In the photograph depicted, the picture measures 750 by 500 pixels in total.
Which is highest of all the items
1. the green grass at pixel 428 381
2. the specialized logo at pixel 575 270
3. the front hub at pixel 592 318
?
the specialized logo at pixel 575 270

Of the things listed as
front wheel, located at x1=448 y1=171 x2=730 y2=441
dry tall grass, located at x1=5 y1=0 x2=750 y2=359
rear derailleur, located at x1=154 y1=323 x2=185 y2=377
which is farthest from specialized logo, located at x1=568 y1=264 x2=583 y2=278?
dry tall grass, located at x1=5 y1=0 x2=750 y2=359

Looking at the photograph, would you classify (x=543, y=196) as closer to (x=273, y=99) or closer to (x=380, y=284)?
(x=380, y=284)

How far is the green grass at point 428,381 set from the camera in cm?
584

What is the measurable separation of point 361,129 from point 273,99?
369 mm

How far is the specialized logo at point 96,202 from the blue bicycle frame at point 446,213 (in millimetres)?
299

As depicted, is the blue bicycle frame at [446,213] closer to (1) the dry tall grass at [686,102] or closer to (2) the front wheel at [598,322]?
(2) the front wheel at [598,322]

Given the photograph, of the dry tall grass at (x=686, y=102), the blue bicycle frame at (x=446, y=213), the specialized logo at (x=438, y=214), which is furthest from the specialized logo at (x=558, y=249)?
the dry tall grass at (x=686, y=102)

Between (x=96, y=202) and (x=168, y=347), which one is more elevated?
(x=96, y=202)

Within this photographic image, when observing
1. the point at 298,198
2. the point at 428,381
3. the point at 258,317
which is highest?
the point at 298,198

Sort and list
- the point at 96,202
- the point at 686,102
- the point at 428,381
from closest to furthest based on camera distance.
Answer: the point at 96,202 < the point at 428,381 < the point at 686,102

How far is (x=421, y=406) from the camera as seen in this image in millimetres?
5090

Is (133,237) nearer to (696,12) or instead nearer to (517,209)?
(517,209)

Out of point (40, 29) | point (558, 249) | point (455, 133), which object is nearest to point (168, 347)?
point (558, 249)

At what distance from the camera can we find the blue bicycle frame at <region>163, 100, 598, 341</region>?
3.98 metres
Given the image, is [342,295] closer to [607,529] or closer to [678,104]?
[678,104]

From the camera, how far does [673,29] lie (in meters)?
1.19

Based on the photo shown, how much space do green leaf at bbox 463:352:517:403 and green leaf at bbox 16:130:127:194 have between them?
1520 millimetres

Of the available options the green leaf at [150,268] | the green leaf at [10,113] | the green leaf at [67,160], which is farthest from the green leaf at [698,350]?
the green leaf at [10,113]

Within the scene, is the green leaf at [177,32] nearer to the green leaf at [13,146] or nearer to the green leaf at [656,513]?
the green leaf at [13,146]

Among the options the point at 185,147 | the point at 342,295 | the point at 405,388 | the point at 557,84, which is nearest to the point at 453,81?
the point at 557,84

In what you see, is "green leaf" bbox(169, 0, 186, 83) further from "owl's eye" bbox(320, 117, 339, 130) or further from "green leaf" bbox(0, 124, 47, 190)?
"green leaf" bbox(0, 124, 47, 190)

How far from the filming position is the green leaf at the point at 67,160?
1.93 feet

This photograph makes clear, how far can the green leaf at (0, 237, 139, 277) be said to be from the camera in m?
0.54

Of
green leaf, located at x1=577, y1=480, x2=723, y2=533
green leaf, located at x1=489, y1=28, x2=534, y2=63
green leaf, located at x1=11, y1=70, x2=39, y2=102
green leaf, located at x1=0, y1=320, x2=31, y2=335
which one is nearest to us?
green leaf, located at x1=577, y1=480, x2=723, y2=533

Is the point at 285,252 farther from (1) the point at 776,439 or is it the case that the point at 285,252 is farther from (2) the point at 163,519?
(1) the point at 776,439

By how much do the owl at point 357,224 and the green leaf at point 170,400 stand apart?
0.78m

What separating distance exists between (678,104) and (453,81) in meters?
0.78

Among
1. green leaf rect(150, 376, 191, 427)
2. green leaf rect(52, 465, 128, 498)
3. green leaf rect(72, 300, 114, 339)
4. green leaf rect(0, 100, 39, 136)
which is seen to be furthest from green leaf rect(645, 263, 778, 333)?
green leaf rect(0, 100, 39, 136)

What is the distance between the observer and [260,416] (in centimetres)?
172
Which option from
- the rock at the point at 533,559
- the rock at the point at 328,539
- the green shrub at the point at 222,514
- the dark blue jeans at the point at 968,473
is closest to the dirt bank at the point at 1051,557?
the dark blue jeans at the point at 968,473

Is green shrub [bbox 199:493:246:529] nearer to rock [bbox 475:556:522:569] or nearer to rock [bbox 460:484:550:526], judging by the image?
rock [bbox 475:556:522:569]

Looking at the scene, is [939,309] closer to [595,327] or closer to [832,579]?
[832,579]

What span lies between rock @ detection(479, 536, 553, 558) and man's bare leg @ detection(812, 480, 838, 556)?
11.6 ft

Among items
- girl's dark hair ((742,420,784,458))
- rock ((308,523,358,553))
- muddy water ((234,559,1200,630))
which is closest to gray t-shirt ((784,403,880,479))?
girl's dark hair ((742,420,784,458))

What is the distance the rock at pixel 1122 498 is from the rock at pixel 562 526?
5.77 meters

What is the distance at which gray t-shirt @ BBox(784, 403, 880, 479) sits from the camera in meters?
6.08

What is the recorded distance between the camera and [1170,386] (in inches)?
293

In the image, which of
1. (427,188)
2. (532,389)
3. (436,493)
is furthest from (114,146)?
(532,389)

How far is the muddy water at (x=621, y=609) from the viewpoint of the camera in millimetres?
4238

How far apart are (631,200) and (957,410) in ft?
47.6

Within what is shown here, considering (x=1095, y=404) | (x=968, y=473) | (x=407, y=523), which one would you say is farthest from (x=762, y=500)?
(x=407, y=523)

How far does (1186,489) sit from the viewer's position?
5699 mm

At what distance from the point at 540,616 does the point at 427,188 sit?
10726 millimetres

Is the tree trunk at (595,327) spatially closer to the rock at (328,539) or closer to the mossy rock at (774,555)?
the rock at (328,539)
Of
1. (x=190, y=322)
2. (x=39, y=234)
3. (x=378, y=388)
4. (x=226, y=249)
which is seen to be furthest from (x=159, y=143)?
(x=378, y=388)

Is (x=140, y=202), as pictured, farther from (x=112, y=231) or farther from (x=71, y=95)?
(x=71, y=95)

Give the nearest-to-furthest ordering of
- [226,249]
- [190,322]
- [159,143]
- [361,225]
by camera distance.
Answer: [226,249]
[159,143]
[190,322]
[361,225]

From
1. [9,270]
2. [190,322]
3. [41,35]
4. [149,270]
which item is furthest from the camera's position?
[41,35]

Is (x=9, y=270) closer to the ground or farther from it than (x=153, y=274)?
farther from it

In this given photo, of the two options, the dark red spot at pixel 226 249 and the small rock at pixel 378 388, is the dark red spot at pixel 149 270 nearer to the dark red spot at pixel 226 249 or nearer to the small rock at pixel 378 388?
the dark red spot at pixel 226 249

*STATED EXERCISE:* Starting at the line that contains "What is the distance at" and continuing through the end of the listing, arrange each line as a string in a JSON list, one entry per line, leaving out blank lines.

*RESPONSE FOR THIS EXERCISE:*
[
  "What is the distance at which gray t-shirt @ BBox(784, 403, 880, 479) sits from the camera in meters?",
  "6.08",
  "What is the recorded distance between the camera and [1170,386] (in inches)?",
  "293",
  "In the image, which of",
  "1. (427,188)",
  "2. (532,389)",
  "3. (436,493)",
  "is furthest from (114,146)?",
  "(532,389)",
  "How far is the muddy water at (x=621, y=609) from the viewpoint of the camera in millimetres?",
  "4238",
  "How far apart are (631,200) and (957,410) in ft?",
  "47.6",
  "Within what is shown here, considering (x=1095, y=404) | (x=968, y=473) | (x=407, y=523), which one would you say is farthest from (x=762, y=500)?",
  "(x=407, y=523)",
  "How far does (1186,489) sit from the viewer's position?",
  "5699 mm",
  "At what distance from the point at 540,616 does the point at 427,188 sit?",
  "10726 millimetres",
  "Is the tree trunk at (595,327) spatially closer to the rock at (328,539) or closer to the mossy rock at (774,555)?",
  "the rock at (328,539)",
  "Of",
  "1. (x=190, y=322)",
  "2. (x=39, y=234)",
  "3. (x=378, y=388)",
  "4. (x=226, y=249)",
  "which is seen to be furthest from (x=159, y=143)?",
  "(x=378, y=388)",
  "Is (x=140, y=202), as pictured, farther from (x=112, y=231) or farther from (x=71, y=95)?",
  "(x=71, y=95)",
  "Give the nearest-to-furthest ordering of",
  "- [226,249]",
  "- [190,322]",
  "- [159,143]",
  "- [361,225]",
  "by camera distance.",
  "Answer: [226,249]",
  "[159,143]",
  "[190,322]",
  "[361,225]",
  "From",
  "1. [9,270]",
  "2. [190,322]",
  "3. [41,35]",
  "4. [149,270]",
  "which item is furthest from the camera's position?",
  "[41,35]",
  "Is (x=9, y=270) closer to the ground or farther from it than (x=153, y=274)?",
  "farther from it",
  "In this given photo, of the two options, the dark red spot at pixel 226 249 and the small rock at pixel 378 388, is the dark red spot at pixel 149 270 nearer to the dark red spot at pixel 226 249 or nearer to the small rock at pixel 378 388?",
  "the dark red spot at pixel 226 249"
]